▸ **Passage for review**
From Treasure State Politics on MontPIRG: We don’t like swipe fees, but we love Max and Jon
USPirg voiced very publically the support for Senator Durbin’s swipe fee amendment known as the “Durban Amendment”. (Durbin)
Ironically, MontPirg has done absolutely nothing to attempt to campaign against Jon Tester who is proposing to repeal the very supported amendment. Coincidental that he is a democrat.
And, The Los Angeles Times ponders an expected wolf hunt coming for Montana and Idaho again.
“When I see a cow elk with her guts hanging out, and a little calf that’s been hamstrung — I know I’m on the right side. No question about it,” Gillett said. “These Canadian wolves are the most cruel, vicious predators in North America.”
Now the days of talking compromise are over, he said. “We’re killing ’em.”
That Idaho and Montana will kill wolves later this year appears beyond doubt. The question is how many. That will be determined by state wildlife managers in the coming months.

▸ **Recorded information**
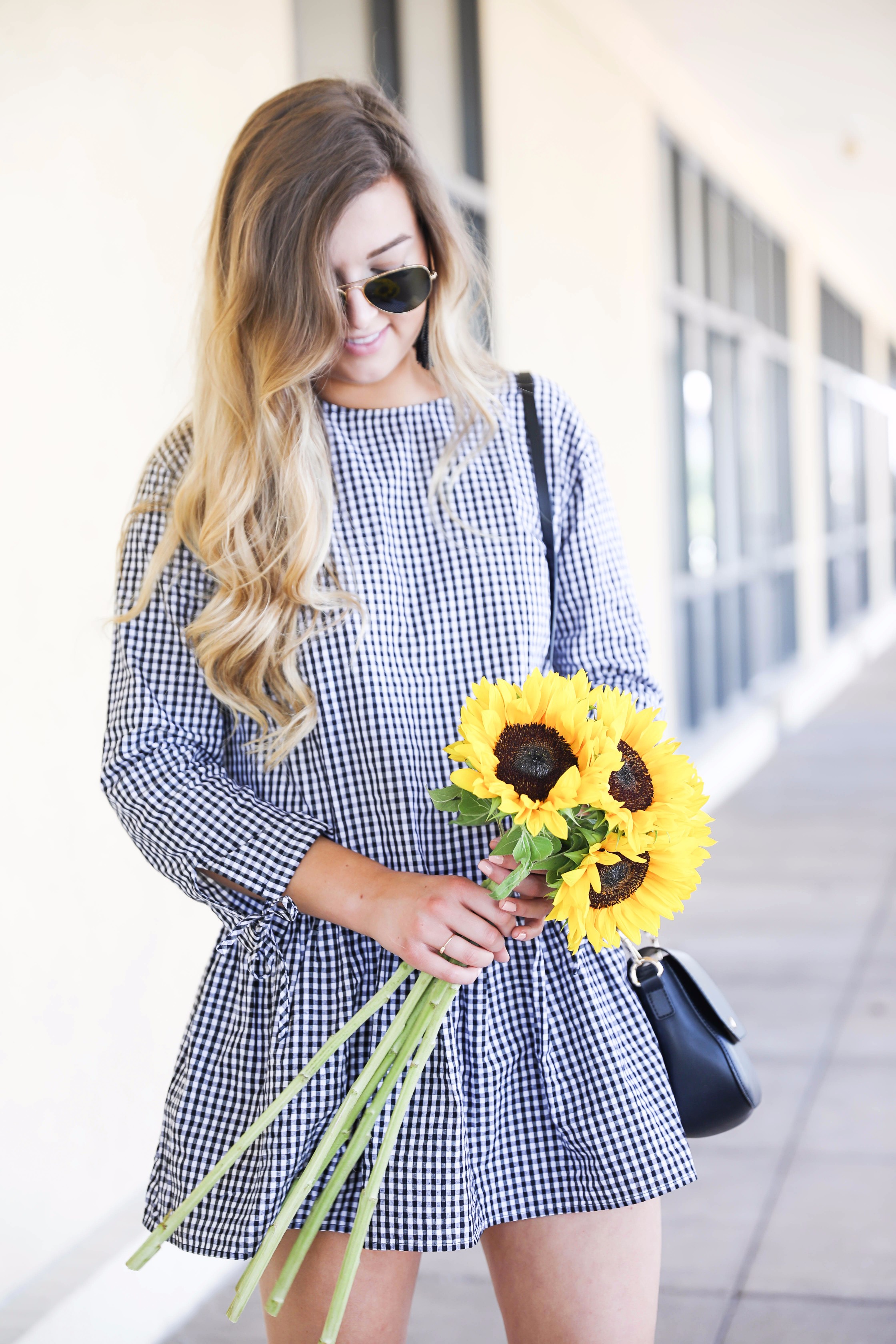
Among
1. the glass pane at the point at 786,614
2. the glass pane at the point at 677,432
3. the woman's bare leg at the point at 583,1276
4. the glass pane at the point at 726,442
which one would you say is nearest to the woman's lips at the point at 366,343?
the woman's bare leg at the point at 583,1276

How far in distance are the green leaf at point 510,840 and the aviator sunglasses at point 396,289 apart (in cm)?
65

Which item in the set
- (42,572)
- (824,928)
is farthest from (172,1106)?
(824,928)

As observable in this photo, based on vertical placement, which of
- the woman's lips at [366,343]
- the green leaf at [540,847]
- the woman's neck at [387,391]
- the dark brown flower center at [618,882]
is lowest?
the dark brown flower center at [618,882]

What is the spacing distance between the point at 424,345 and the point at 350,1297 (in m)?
1.11

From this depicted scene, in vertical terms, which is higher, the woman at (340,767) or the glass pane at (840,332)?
the glass pane at (840,332)

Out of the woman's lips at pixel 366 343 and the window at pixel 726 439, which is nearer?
the woman's lips at pixel 366 343

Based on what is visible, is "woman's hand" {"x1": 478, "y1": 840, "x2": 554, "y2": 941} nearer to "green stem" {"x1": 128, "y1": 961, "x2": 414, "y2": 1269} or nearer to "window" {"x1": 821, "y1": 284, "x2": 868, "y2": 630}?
"green stem" {"x1": 128, "y1": 961, "x2": 414, "y2": 1269}

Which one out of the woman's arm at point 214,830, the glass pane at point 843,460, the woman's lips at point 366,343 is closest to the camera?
the woman's arm at point 214,830

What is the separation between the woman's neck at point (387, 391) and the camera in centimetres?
162

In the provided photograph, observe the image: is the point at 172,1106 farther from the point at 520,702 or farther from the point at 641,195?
the point at 641,195

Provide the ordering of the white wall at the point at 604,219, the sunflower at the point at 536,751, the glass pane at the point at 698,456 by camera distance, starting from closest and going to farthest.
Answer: the sunflower at the point at 536,751, the white wall at the point at 604,219, the glass pane at the point at 698,456

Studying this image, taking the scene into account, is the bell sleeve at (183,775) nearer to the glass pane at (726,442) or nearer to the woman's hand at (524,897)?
the woman's hand at (524,897)

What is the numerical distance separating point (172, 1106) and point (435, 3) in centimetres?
454

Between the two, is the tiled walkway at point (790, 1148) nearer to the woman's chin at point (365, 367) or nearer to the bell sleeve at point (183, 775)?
the bell sleeve at point (183, 775)
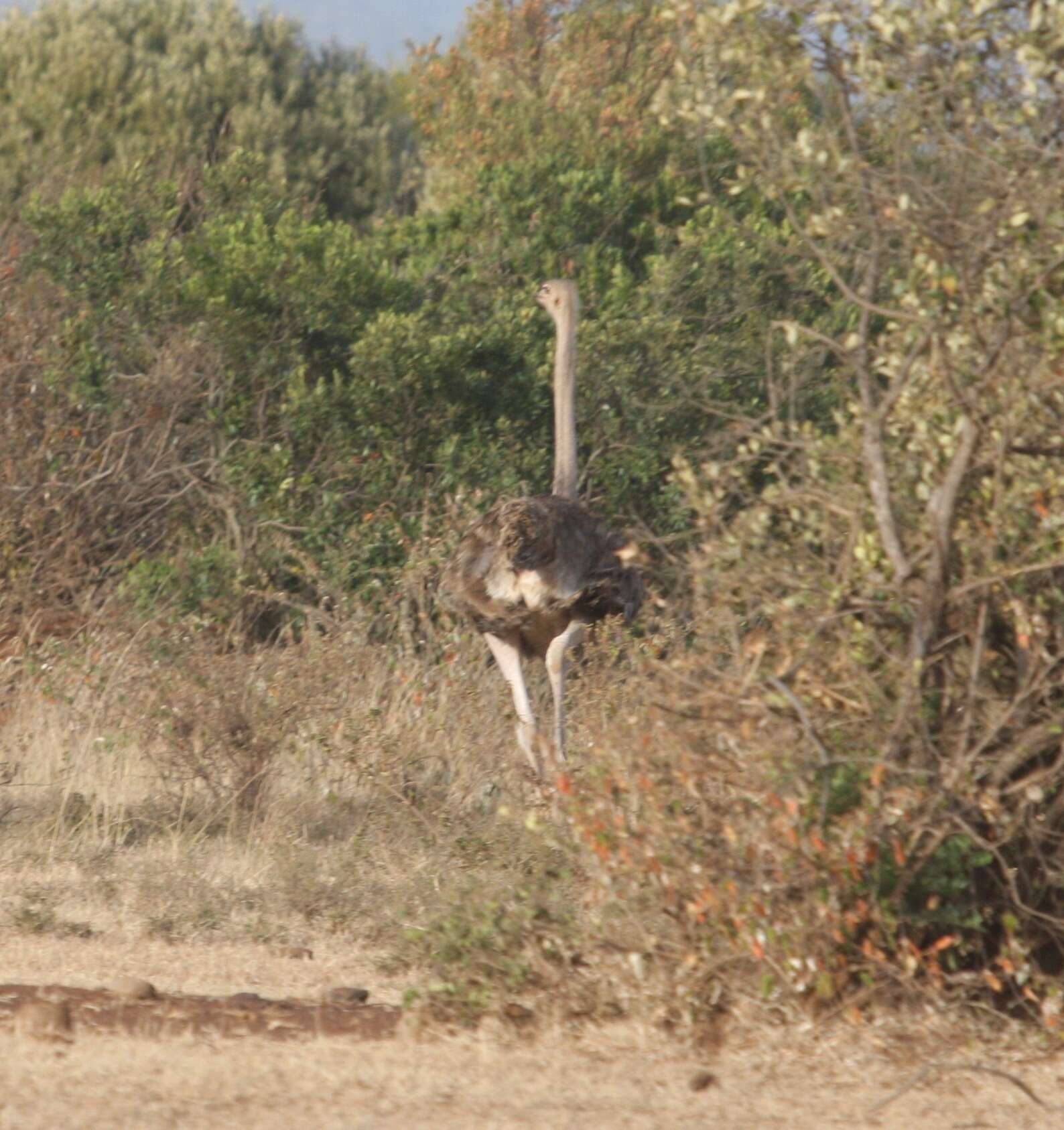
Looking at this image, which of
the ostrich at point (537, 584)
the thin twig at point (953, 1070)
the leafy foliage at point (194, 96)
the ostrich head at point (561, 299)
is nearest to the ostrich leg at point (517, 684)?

▸ **Work order 1**
In the blog excerpt, who will determine how many wolves Idaho and Montana kill?
▸ **Work order 2**
Write out the part of the blog excerpt starting at "And, The Los" and ending at "the coming months.".

▸ **Written response 1**
State wildlife managers, in the coming months.

▸ **Written response 2**
And, The Los Angeles Times ponders an expected wolf hunt coming for Montana and Idaho again.
“When I see a cow elk with her guts hanging out, and a little calf that’s been hamstrung — I know I’m on the right side. No question about it,” Gillett said. “These Canadian wolves are the most cruel, vicious predators in North America.”
Now the days of talking compromise are over, he said. “We’re killing ’em.”
That Idaho and Montana will kill wolves later this year appears beyond doubt. The question is how many. That will be determined by state wildlife managers in the coming months.